Opinion
No. 31841
Decided May 3, 1950.
Workmen's compensation — Injury not compensable, when — Resulting from normal employment conditions, not trauma by accident — Benefit claim not supported, when — Evidence presented possibility of injury from accident or from normal conditions — Burden of proof not sustained, when — Choice of several possibilities presented.
1. Under the Ohio Workmen's Compensation Act, to entitle a workman to compensation for injury, he must suffer a traumatic injury in the course of and arising out of his employment other than an injury which may occur in the regular course of nature from the usual and normal activities of his employment.
2. It is the duty of a party on whom the burden of proof rests to produce evidence which furnishes a reasonable basis for sustaining his claim.
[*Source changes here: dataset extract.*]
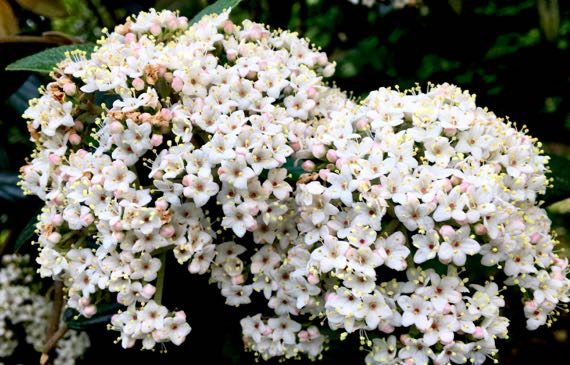 Viburnum in bloom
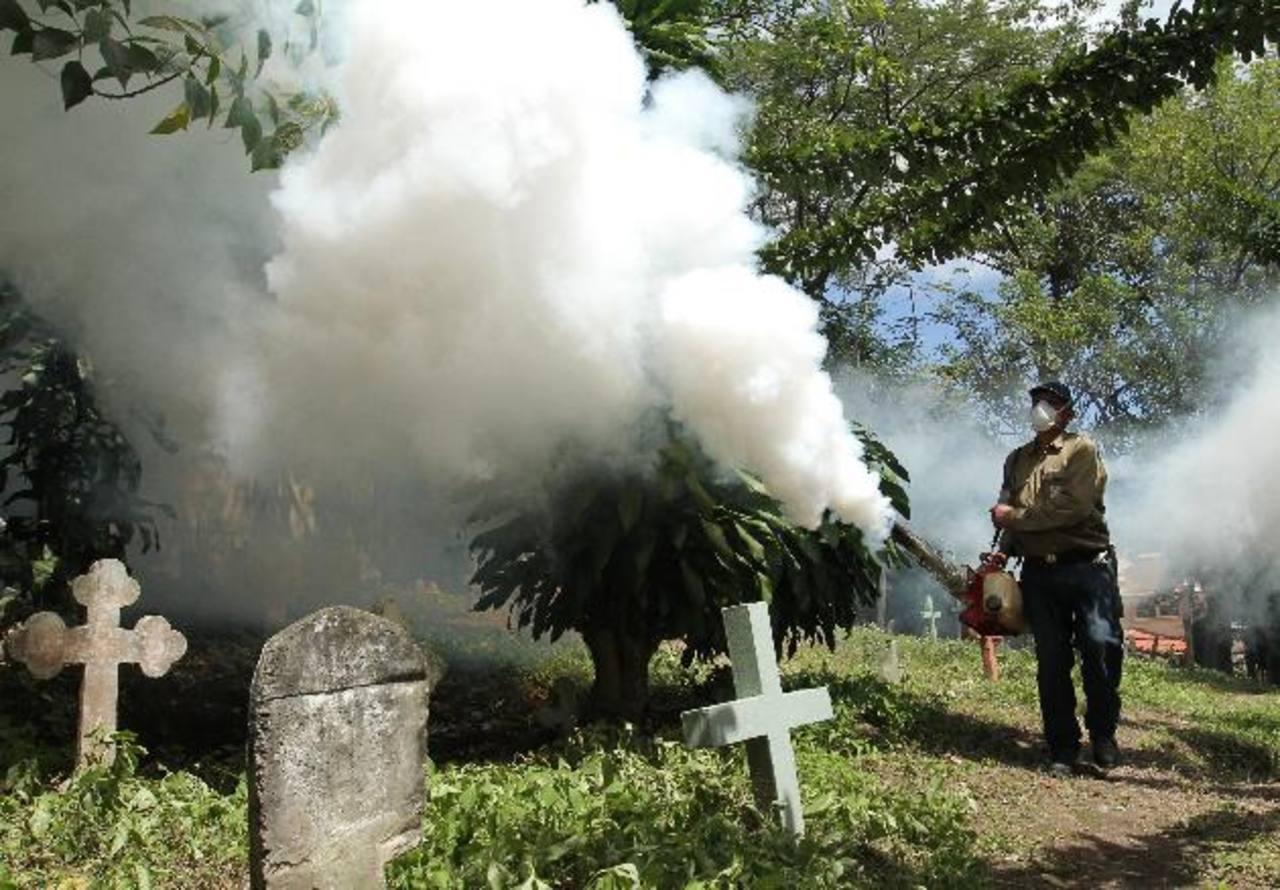 Los camposantos municipales de la capital ya se encuentran fumigados, por lo que se pide a los asistentes de abstenerse de llevar floreros con agua. Foto EDH / Archivo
If the evidence so produced furnishes only a basis for a choice among different possibilities as to any issue in the case, he fails to sustain the burden as to such issue.
3. Evidence which shows simply that an injury either may have been the result of an accident in the course of and arising out of employment or may have been suffered in the course of employment in the regular course of nature in the usual and normal activities of the employment is not evidence to support a workmen's compensation claim.
APPEAL from the Court of Appeals for Mahoning county.
This cause originated in the Court of Common Pleas of Mahoning County as an appeal from an order of the Industrial Commission which denied plaintiff's claim for compensation for the death of her husband, John Gerich.
The defendant, Republic Steel Corporation, is a self-insurer. Issues were made by the petition and answer. The case was tried to a jury upon the evidence taken upon rehearing before the Industrial Commission.
The evidence disclosed that the decedent was an employee of the defendant at the time of his death on February 15, 1943. His occupation was that of foreman of a group of other employees engaged in the maintenance and repair of railroad tracks within the confines of the defendant's steel mill.
On the day of his death, the temperature in the city of Youngstown varied from four degrees below zero to eight degrees above zero, and at eleven a.m. on February 15, 1943, the temperature was one degree above zero.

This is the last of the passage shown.